On a beau le savoir par coeur et à coeur ouvert, mais il est toujours étonnant de se réapercevoir que le temps passe au gré de ses humeurs qui sont généralement les vôtres – à ne pas confondre avec des humeurs votives ou volubiles – d’où le réa qui est parfois une réaction à l’aperçu. Tiens, par exemple je viens de m’apercevoir que vient de passer le deuxième anniversaire de ma mort – si l’on peut compter les anniversaires par mois – alors que j’ai tantôt l’impression d’avoir ressuscité hier, mais parfois que j’étais mort il y a une éternité, une toute petite éternité, mais qui paraît éternité néanmoins. Si je compte encore assez bien sur mes doigts, je viens aussi d’entrapercevoir que j’ai réouvert les yeux, ou ressurectionné pour de bon le jour anniversaire de la naissance du titi jésus – ce qui pourrait m’ouvrir des perspectives si je croyais aux opérations du saint esprit, et non tout bêtement que deux et deux font parfois quatre lorsqu’ils ne font pas cinq. D’ailleurs, mais sans le moindre rapport, je préfère le mot « ressuresction » au traditionnel « ressuscité » ; même si le second fait fureur dans les églises, le premier a le mérite de vous faire passer pour un intellectuel dans les salons mondains où l’on vous prend pour un cancre si vous dites que vous ressuscitâtes le jour de noël et pour un sacré corniaud si vous affirmez comme l’écrit votre médecin que vous avez été « compliqué par un arrêt cardiaque ressuscitable », ce qui est en effet crétin, un arrêt étant un arrêt, surtout lorsqu’il est cardiaque et que seules certaines élites de droite – et généralement ecclésiastiques ont le privilège de pouvoir ressusciter sous forme de saints, de sauveurs, voire parfois de saints sauveurs. J’aime bien aussi le mot « aperçu » qui permet d’à peu près tout dire sans jamais l’avoir vu, vous faisant passer pour un membre bien pensant d’une élite de gauche.
Mais cessons ces digressions sur le non sens du temps qui passe et où qu’il va je vais ou ne vais pas, tout dépend du point de vue duquel on le voit passer. J’en entends en effet qui murmurent qu’ils nous emmerdre avec ses histoires de petit mort de rien du tout puisque ressuscitable justement. Pendant le mois qu’il a mis à plus ou moins ressusciter, on fêtait au champagne rosé et de chansonnette à l’eau de javel le premier anniversaire – qui lui se compte en années – du sauvage assassinat des Charlie hebdo, des bombes meurtrières pétaient sans chanson un peu partout de par le monde, faisant, elles, des morts éternels pour de bon, ce qui permettait de ne pas penser qu’un génocide tachait le Burundi de flaques de sang, et j’en passe. Alors sa petite mort de pas grand’chose, c’est pas pour médire, mais on s’en tape !

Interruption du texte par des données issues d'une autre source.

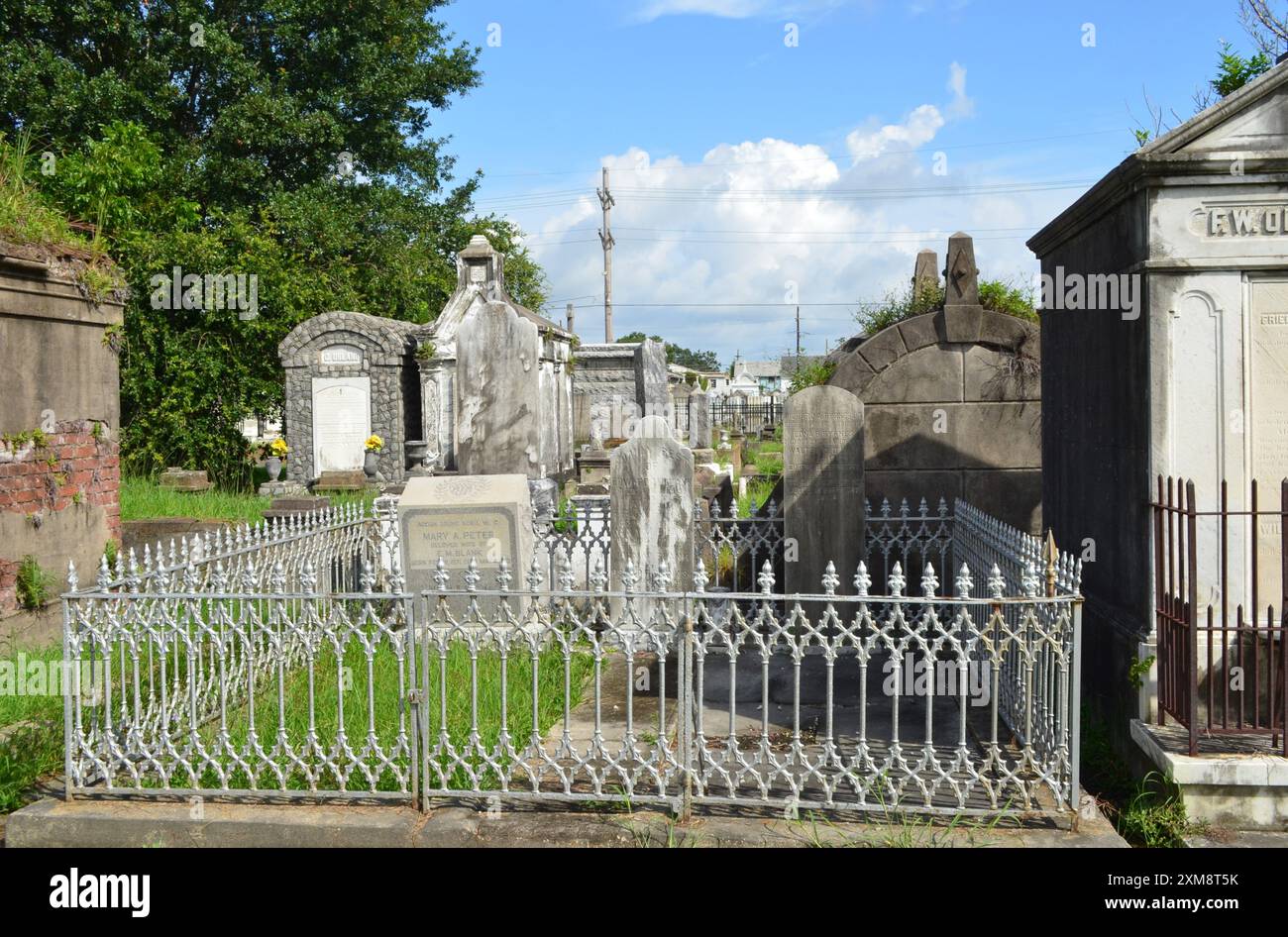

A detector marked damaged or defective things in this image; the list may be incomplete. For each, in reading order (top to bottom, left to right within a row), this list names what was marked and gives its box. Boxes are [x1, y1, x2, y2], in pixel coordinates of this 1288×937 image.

Certes, mais si comme tout un chacun je me place de mon point de vue pour regarder le temps passer, je suis bien loin de m’en taper.
Evidemment, c’est somme toute assez confortable de mourir pendant son sommeil. On ne sent rien, ce qui évite la déception de s’apercevoir que lorsqu’on est mort, il n’ a rien – si toutefois l’on ressuscite, bien sûr, à moins d’avoir été toute sa vie un indécrottable croyant, et que vous comprenez enfin que votre dieu et peau de balle, c’est kif-kif. Là, vous risquez de tomber de haut, sauf si vous êtes assis, et d’en remourir de déséspérence.
Tiens, mourir en dormant, c’est nettement mieux que de tomber d’une échelle de six mètres, et de claquer dans d’atroces douleurs après vous êtes cassé les trois jambes et qu’un pieux venu don ne sait où, mais posé là comme si fait exprès vous transperce la rate et la fend de rire en attenant que les pompiers n’arrivent que trop tard, ou, mieux, qu’ils arrivent juste assez vite pour que vous creviez devant la porte des urgences. C’est beaucoup mieux aussi que de mourir écrasé dans une bagnole et pissant le sang et les os en attendant que les pompiers… Et je ne vous parle pas lorsque vous mourez la gorge tranchée par un plaisantin armé d’un couteau, que ouille ! Même si c’est plus rapide, ça doit faire fichtrement mal aussi.
Bien alors, de quoi qu’il se plaint le ressuscité, il va jouer les jésus préchit-préchant la bonne parole que quitte à mourir pour rien, il vaut mieux crever en dormant plutôt que baignant dans son sang.
« Non, c’était juste pour dire comme ça ! » qu’elle me souffle la cigale s’approchant de l’infinie sagesse.